Some folks have incorrectly speculated that the late Pope John Paul II, in Ecclesia de Eucharistia, wrote "pro omnibus" instead of "pro multis".
I have been hammering at this issue harder than anyone else for the last six years, so I can provide some information that will clear this whole thing up. I wrote about it at length in the WDTPRS series. Here is one thing:
The Latin text of the Holy Father’s encyclical Ecclesia de Eucharistia (EdE) became a battlefield in the pro multis wars being waged in the halls of the Holy See. You might remember what happened.
In that encyclical the late Pope referred to the words of "institution" (that’s "consecration" for me and you). He used, in the English, “for all” rather than “for many.” This also appeared in the unofficial Latin of the encyclical at the time of its release. "ARRRGGH", quoth I. Then I got down to work to figure out what had happened.
In my WDTPRS columns I went through all the Scripture and showed also that, probably in their haste, the people in charge of the release of the encyclical had made mistakes in the Biblical citations. “Mt 14:24” should have been either Matthew 26:28 or Mark 14:24.
Can you believe that? That shot red flags up the pole for me, I can tell you. Something was very very fishy about this whole thing.
If that wasn’t bad enought, the Latin version of the Encyclical, at the time of its first release said: “qui pro vobis funditur et pro omnibus in remissionem peccatorum” which changed the words of Scripture and thus the Mass formula!

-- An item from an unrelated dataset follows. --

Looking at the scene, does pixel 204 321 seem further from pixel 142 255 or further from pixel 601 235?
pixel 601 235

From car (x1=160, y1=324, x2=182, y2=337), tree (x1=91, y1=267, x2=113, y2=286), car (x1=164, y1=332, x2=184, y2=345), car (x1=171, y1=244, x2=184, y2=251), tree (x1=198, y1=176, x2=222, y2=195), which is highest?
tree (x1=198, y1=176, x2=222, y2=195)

Mind you, the citation was clearly a paraphrase of the account and not a direct quote: it was cited with a confer (“cf.” or “cfr”) reference, so they have an out. However, that was in fact, in black on white, the text at the time of the public release of Ecclesia de Eucharistia.
But wait, there’s more. The certified text of any papal document is always promulgated in the official monthly publication of the Holy See called Acta Apostolicae Sedis (AAS). Very often, after big documents come out with a great bang and splash, some months later the real text is issued, and it is different - and no one knows it because no one reads the Latin anymore.
When you look now at the official AAS text of the EdE 2 wherein the Pope supposedly changed pro multis to pro omnibus we find that a correction has been made (cf. AAS 95 – 7 July 2003 – p. 434). The pro multis is back in its proper place, the errant Scripture citations are cleaned up, and the bad pro omnibus is not to be found.
Someone, God bless him, put the smack down on pro omnibus in EdE 2.
A Polish colleague of mine verifies that on the Vatican’s website, the Polish version of EdE says “za wielu…for many” in the controverted spot.
Draw your conclusions as you will, someone, if not Pope John Paul himself (or a future Pope), had the clout to get this changed. Since this was clearly a DOCTRINAL issue, I wonder who else could have been involved. Hmmmmm…..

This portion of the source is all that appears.